Он был, как всегда, немногословен, но одного его скептического замечания, одной усмешки было достаточно, чтобы выправить заблудшую дискуссию или повести разговор в новое русло. Тяжко молчавшая много лет страна заговорила, но этот вольный разговор велся при закрытых дверях, страх еще стоял за спиной.
Сонечка штопала Танин чулок, натянув его на скользкий деревянный мухомор, и прислушивалась к разговору мужчин. То, о чем они говорили – о зимних воробьях, о видениях Мейстера Экхарда, о способах заварки чая, о теории цвета Гёте, – никак не соотносилось с заботами стоявшего на дворе времени, но Сонечка благоговейно грелась перед огнем этого всемирного разговора и все твердила про себя: «Господи, Господи, за что же мне все это…»
* * *
Плосконосый Гаврилин, любитель всех искусств, имел привычку лазать по журналам.
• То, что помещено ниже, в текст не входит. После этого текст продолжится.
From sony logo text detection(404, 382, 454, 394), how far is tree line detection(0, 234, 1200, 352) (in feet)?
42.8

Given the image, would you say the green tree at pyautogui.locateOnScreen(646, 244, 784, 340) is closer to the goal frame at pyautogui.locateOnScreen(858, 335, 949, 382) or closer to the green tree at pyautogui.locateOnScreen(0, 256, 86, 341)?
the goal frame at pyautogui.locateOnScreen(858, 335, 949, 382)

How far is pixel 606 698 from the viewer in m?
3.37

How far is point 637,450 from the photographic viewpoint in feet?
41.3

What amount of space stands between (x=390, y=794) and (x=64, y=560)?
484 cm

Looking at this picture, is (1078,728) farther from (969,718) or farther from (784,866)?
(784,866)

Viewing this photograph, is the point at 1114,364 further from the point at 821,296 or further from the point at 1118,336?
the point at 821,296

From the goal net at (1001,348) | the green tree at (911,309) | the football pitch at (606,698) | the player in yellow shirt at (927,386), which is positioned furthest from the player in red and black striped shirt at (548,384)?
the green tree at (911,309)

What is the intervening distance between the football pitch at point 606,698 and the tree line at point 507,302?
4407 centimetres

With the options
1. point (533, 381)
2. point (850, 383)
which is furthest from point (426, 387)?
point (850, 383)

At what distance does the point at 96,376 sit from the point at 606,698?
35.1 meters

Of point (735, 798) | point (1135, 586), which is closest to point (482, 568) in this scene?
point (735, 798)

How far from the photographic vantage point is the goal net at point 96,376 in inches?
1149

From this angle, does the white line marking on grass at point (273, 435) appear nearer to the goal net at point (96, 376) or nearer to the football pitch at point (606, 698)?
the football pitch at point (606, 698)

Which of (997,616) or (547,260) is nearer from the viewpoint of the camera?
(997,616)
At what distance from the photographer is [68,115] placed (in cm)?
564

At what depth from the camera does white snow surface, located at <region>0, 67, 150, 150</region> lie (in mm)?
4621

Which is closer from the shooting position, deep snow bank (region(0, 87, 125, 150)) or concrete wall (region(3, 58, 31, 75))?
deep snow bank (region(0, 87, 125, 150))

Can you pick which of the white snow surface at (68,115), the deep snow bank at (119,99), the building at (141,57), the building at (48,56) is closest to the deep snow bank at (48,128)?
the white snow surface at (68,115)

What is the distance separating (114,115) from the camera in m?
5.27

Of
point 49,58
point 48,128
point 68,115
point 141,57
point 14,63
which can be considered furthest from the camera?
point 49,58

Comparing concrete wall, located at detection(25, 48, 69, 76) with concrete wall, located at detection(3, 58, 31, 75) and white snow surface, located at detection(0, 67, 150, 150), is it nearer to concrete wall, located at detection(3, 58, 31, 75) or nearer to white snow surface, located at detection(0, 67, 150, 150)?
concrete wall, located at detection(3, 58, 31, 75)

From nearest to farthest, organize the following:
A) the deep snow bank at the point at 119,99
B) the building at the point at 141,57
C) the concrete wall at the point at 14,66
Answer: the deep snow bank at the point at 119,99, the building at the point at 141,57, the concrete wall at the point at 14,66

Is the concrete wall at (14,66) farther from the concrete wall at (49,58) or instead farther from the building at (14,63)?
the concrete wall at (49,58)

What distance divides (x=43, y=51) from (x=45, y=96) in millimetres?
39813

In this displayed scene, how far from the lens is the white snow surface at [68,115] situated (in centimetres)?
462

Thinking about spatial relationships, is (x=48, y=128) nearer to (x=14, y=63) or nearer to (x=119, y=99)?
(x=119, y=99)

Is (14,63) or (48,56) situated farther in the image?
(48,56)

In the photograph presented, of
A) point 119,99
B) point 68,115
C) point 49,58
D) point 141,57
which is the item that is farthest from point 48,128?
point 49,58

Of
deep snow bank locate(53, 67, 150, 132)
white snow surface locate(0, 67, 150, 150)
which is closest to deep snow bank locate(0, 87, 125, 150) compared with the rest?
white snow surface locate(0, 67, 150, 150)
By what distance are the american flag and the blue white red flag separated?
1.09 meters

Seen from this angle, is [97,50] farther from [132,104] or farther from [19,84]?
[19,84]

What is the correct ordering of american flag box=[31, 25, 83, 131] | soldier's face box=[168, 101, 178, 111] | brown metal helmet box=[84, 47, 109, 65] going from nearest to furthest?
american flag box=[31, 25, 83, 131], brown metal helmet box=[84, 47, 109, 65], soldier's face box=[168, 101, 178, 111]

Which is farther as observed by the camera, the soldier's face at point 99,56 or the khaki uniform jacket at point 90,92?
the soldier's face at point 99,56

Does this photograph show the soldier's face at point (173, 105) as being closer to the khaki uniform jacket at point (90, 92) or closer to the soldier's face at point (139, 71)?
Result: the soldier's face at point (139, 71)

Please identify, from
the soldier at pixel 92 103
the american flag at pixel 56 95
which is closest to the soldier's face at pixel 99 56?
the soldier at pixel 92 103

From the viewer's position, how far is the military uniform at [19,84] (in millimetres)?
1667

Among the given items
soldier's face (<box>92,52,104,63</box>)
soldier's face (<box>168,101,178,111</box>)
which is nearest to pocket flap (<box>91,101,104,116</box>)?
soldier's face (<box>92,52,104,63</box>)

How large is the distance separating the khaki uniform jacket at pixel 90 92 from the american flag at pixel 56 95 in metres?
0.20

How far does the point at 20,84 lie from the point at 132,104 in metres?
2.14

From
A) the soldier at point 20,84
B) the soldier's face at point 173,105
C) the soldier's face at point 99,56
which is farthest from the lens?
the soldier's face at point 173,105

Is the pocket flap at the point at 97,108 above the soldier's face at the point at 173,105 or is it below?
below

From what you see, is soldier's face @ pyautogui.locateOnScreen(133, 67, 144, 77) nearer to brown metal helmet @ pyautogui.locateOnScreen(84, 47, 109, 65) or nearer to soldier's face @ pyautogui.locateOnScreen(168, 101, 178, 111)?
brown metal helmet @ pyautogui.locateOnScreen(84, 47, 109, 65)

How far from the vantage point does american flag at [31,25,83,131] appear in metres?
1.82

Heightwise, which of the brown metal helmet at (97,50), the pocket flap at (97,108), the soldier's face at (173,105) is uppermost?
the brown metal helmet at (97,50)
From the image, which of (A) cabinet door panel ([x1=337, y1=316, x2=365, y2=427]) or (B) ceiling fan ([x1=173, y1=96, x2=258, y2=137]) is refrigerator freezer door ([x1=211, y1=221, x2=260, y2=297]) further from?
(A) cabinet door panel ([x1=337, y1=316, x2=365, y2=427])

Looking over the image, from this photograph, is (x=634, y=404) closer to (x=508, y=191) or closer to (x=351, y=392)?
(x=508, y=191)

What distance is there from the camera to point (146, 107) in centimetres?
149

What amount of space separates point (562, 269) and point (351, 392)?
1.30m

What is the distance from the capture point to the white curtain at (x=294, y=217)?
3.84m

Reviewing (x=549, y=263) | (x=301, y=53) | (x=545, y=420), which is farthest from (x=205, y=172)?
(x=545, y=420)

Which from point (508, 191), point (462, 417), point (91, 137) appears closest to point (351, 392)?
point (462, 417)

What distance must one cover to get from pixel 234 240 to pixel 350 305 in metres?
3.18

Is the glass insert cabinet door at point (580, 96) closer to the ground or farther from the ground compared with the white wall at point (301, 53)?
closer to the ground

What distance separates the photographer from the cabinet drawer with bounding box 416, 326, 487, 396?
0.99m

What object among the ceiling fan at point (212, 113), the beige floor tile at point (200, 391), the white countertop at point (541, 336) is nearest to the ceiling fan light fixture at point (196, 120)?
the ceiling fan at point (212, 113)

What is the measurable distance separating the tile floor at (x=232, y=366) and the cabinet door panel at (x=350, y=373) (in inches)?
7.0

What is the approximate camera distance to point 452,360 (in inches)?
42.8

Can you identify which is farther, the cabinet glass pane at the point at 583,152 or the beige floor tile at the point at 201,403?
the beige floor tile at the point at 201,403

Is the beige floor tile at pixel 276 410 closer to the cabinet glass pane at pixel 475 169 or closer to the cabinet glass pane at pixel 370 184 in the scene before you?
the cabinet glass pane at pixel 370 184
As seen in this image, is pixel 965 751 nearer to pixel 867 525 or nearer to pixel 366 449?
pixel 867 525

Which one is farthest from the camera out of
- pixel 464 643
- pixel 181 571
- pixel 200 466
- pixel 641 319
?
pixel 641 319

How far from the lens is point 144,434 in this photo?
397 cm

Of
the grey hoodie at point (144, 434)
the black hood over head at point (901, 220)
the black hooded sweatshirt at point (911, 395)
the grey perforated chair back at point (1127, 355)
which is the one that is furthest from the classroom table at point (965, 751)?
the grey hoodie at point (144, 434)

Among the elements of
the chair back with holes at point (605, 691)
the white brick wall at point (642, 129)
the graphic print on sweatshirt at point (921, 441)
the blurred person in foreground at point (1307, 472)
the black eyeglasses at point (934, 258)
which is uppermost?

Однажды он наткнулся в библиотеке в американском искусствоведческом журнале на большую статью о Роберте Викторовиче. Краткая биографическая справка о художнике оканчивалась несколько преувеличенным сообщением о его смерти в сталинских лагерях в конце тридцатых годов. Аналитическая часть статьи была написана слишком сложным для поэта языком, он не все понял, но из того, что ему удалось перевести, следовало, что Роберт Викторович чуть ли не классик и уж, во всяком случае, пионер художественного направления, изо всех сил расцветающего теперь в Европе. К статье прилагалось четыре цветные репродукции.
На следующий же день Роберт Викторович в сопровождении друга-барбизонца пошел в московскую библиотеку, разыскал статью и пришел в неописуемую ярость оттого, что одна из четырех репродуцируемых картин не имела к нему никакого отношения, ибо принадлежала Моранди, а другая напечатана вверх ногами. Когда же он прочитал статью, он пришел в еще большую ярость.
– Америка еще в двадцатые годы производила на меня впечатление страны беспросветных дураков. Видно, она не поумнела, – фыркнул он.
Однако Гаврилин растрезвонил об этой статье по всему околотку, и старого макетчика вспомнили даже разбитные быстродействующие театральные художники и прибежали заново знакомиться.
Неожиданным следствием всей этой беготни было принятие Роберта Викторовича в Союз художников и получение им мастерской. Это было хорошее ателье, окнами на стадион «Динамо», ничуть не хуже того последнего, парижского, мансарды на улице Гей-Люссак, с видом на Люксембургский сад.
* * *
Сонечке было уже под сорок. Она поседела и сильно располнела. Легкий и сухой, как саранча, Роберт Викторович мало менялся, и они постепенно как-то сравнялись в возрасте. Таня немного стеснялась старости своих родителей, так же как и своего большого роста, ступней, груди. Все было не в масштабе, не в размере того десятилетия, когда акселераты еще не народились. Но в отличие от Сони рядом с ней не было подсмеивающегося старшего брата, а со всех стен благотворно смотрели ее чудесные портреты во всех детских возрастах. И эти портреты смягчали Танино недовольство собой. С седьмого класса она начала получать убедительные доказательства своей привлекательности от недоросших одноклассников и более старших мальчиков.
С раннего детства все Танины желания были легко удовлетворимы. Любящие родители по этой части сильно усердствовали, обычно забегая впереди ее желаний. Рыбки, собака, пианино появлялись едва ли не в тот же день, когда девочка о них заговаривала.